Antipas observed that Aulus rubbed himself under the arms, as if annoyed
by heat or chafing; and promised to give him three flasks of the same
kind of precious balm that had been used by Cleopatra.

A captain from the garrison of Tiberias who had just arrived, placed
himself behind the tetrarch as protection in case any unexpected trouble
should arise. But his attention was divided between observing the
movements of the proconsul and listening to the conversation of his
neighbours.

There was, naturally, much talk of Iaokanann, and other men of his
stamp.

“It is said,” remarked one of the guests, “that Simon of Gitta washed
away his sins in fire. And a certain man called Jesus--”

“He is the worst of them all!” interrupted Eleazar. “A miserable
imposter!”

At this a man sprang up from a table near the tetrarch’s pavilion, and
made his way towards the place where Eleazar sat. His face was almost as
pale as his linen robe, but he addressed the Pharisees boldly, saying:
“That is a lie! Jesus has performed miracles!”

Antipas expressed a long-cherished desire to see the man Jesus perform
some of his so-called miracles. “You should have brought him with you,”
 he said to the last speaker, who was still standing. “Tell us what you
know about him,” he commanded.

Then the stranger said that he himself, whose name was Jacob, having a
daughter who was very ill, had gone to Capernaum to implore the Master
to heal his child. The Master had answered him, saying: “Return to thy
home: she is healed!” And he had found his daughter standing at the
threshold of his house, having risen from her couch when the gnomon had
marked the third hour, the same moment when he had made his supplication
to Jesus.

The Pharisees admitted that certain mysterious arts and powerful herbs
existed that would heal the sick. It was said that the marvellous plant
known as “baaras” grew even in Machaerus, the power of which rendered
its consumer invulnerable against all attacks; but to cure disease
without seeing or touching the afflicted person was clearly impossible,
unless, indeed, the man Jesus called in the assistance of evil spirits.
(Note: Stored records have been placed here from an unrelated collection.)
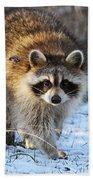 Common Raccoon Bath Towel
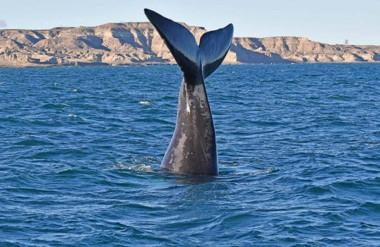 Las ballenas constituyen el gran atractivo que presenta Puerto Madryn en la temporada invernal.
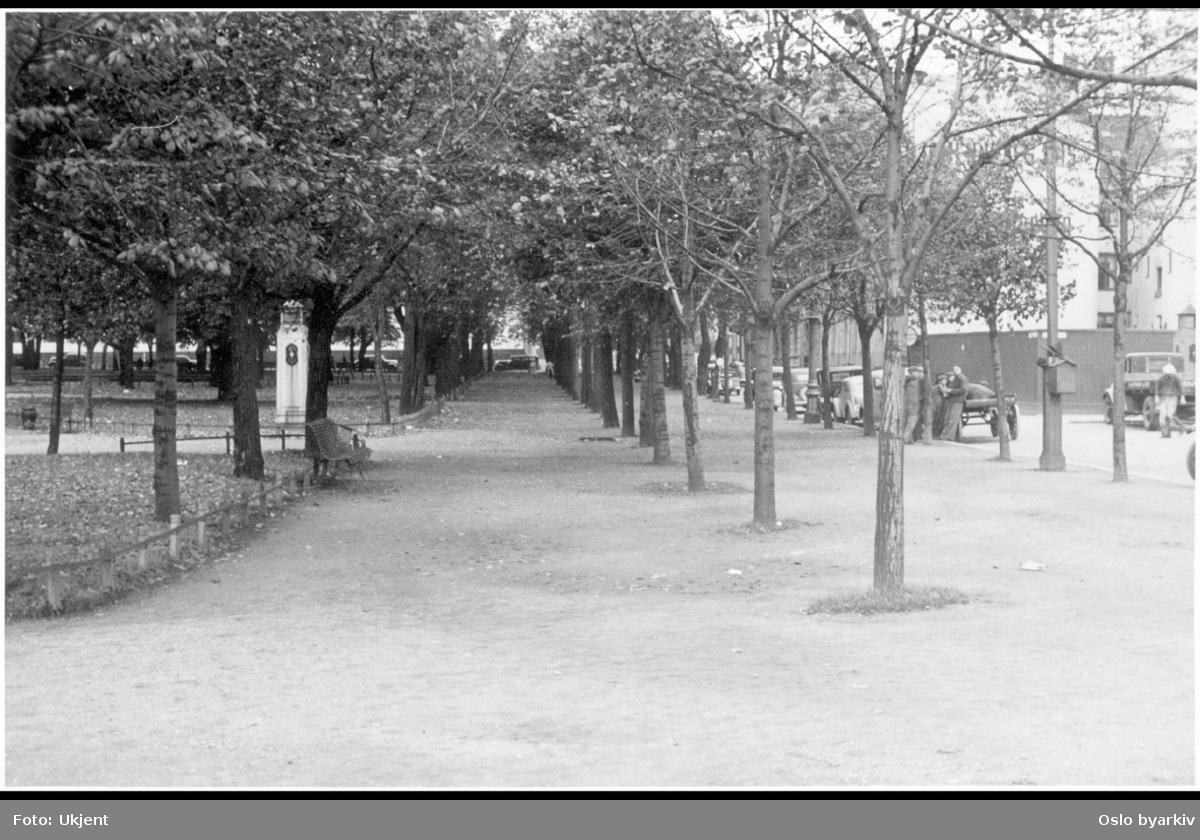 Nordre del av Grev Wedels plass (sett mot vest) med nedstigningstårn, gangveier og alle-trær. Parkering langs Myntgata. Albumtittel: Gråbeinsletta og anlegg ved Sagene kirke, Grev Wedels plass, Grønland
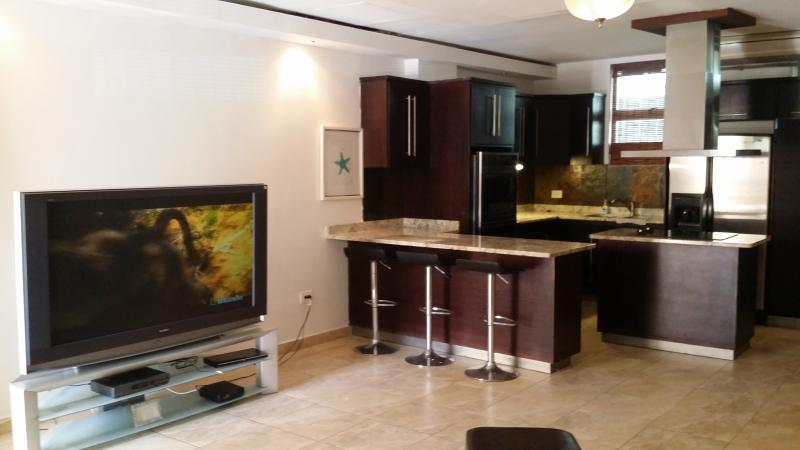 Equipped Kitchen and 63 in TV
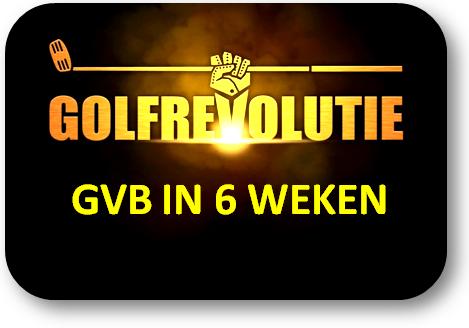 Klik hier om toegang te krijgen tot de Informatie over de GVB in 6 weken cursus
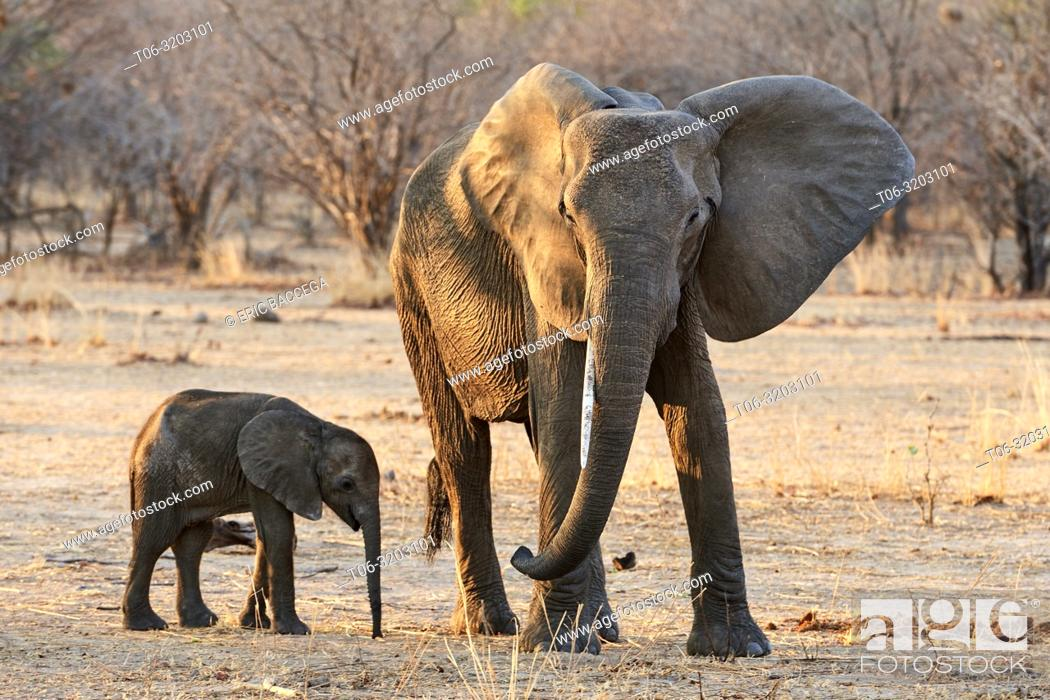 Stock Photo: African elephant, young calf standing next to its mother (Loxodonta africana), South Luangwa National Park, Zambia.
The friends of Antipas and the men from Galilee nodded wisely, saying:
“It is evident that he is aided by demons of some sort!”

Jacob, standing between their table and that of the priests, maintained
a silence at once lofty and respectful.

Several voices exclaimed: “Prove his power to us!”

Jacob leaned over the priests’ table, and said slowly, in a
half-suppressed tone, as if awe-struck by his own words:

“Know ye not, then, that He is the Messiah?”

The priests stared at one another, and Vitellius demanded the meaning of
the word. His interpreter paused a moment before translating it. Then
he said that Messiah was the name to be given to one who was to come,
bringing the enjoyment of all blessings, and giving them domination over
all the peoples of the earth. Certain persons believed that there were
to be two Messiahs; one would be vanquished by Gog and Magog, the demons
of the North; but the other would exterminate the Prince of Evil; and
for centuries the coming of this Saviour of mankind had been expected at
any moment.

At this, the priests began to talk in low tones among themselves.
Eleazar addressed Jacob, saying that it had always been understood that
the Messiah would be a son of David, not of a carpenter; and that he
would confirm the law, whereas this Nazarene attacked it. Furthermore,
as a still stronger argument against the pretender, it had been promised
that the Messiah should be preceded by Elias.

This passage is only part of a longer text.